Since then, the Federal Maritime Commission has pushed for demurrage and detention reforms, and both LA and Long Beach have invested in extended gate hours and appointment-based truck systems. The Alliance marine terminal at Long Beach now runs 24/7. Whether that’s enough to prevent a repeat under another demand surge is an open question.
Nearshoring and Shifting Volume Patterns {#nearshoring}
One trend worth watching: nearshoring — the move by U.S. companies to relocate manufacturing from East Asia to Mexico or Central America — is starting to show up in port volume data.
As more production shifts to Mexico, cargo that previously arrived via container ship from Shanghai increasingly arrives by truck across the southern border or through Gulf Coast ports. This doesn’t make West Coast ports irrelevant, but it does put a ceiling on the volume growth that LA and Long Beach could otherwise expect from transpacific trade.
The ports positioned to benefit most from nearshoring are those with strong land-border connections (San Diego, Laredo, El Paso) and Gulf Coast facilities (Houston, New Orleans). The West Coast majors are watching this closely. The Port of Los Angeles has been explicit in its annual reports about diversifying cargo types — adding more liquid bulk, cruise business, and clean energy cargo — to offset any transpacific softness.
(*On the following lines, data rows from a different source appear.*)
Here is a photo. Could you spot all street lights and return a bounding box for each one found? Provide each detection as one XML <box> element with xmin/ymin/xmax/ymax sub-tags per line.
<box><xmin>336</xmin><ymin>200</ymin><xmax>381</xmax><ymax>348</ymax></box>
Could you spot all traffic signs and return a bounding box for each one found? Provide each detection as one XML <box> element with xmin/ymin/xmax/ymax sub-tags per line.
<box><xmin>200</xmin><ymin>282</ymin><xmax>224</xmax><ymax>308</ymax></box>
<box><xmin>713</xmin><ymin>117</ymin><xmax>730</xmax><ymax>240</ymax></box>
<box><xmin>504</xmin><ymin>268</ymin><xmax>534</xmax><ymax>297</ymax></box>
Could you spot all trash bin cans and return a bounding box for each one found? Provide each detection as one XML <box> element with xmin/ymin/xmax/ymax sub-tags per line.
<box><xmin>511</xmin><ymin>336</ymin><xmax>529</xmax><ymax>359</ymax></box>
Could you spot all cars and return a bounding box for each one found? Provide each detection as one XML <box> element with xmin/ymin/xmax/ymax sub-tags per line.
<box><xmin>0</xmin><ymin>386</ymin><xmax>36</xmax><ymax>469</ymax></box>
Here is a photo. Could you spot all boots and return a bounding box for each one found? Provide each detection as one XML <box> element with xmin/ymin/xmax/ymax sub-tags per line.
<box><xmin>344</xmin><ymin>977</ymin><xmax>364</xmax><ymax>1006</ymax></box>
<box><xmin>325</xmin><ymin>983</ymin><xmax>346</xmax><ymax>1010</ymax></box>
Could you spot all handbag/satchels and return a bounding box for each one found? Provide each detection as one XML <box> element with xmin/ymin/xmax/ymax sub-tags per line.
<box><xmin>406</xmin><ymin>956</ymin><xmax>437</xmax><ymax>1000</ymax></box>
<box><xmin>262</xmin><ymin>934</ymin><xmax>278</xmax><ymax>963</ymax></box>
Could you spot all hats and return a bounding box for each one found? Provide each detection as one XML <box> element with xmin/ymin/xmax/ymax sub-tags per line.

The West Coast port landscape isn’t static. The same geographic advantages that made LA and Long Beach dominant — proximity to Asia, deep water, massive terminal infrastructure — still apply. But the Panama Canal expansion, nearshoring trends, and the hard lessons of 2021–2022 have all made shippers more willing to consider alternatives. For travelers and logistics professionals alike, understanding how these ports work and why they matter is the first step to understanding how almost everything you own got to your doorstep.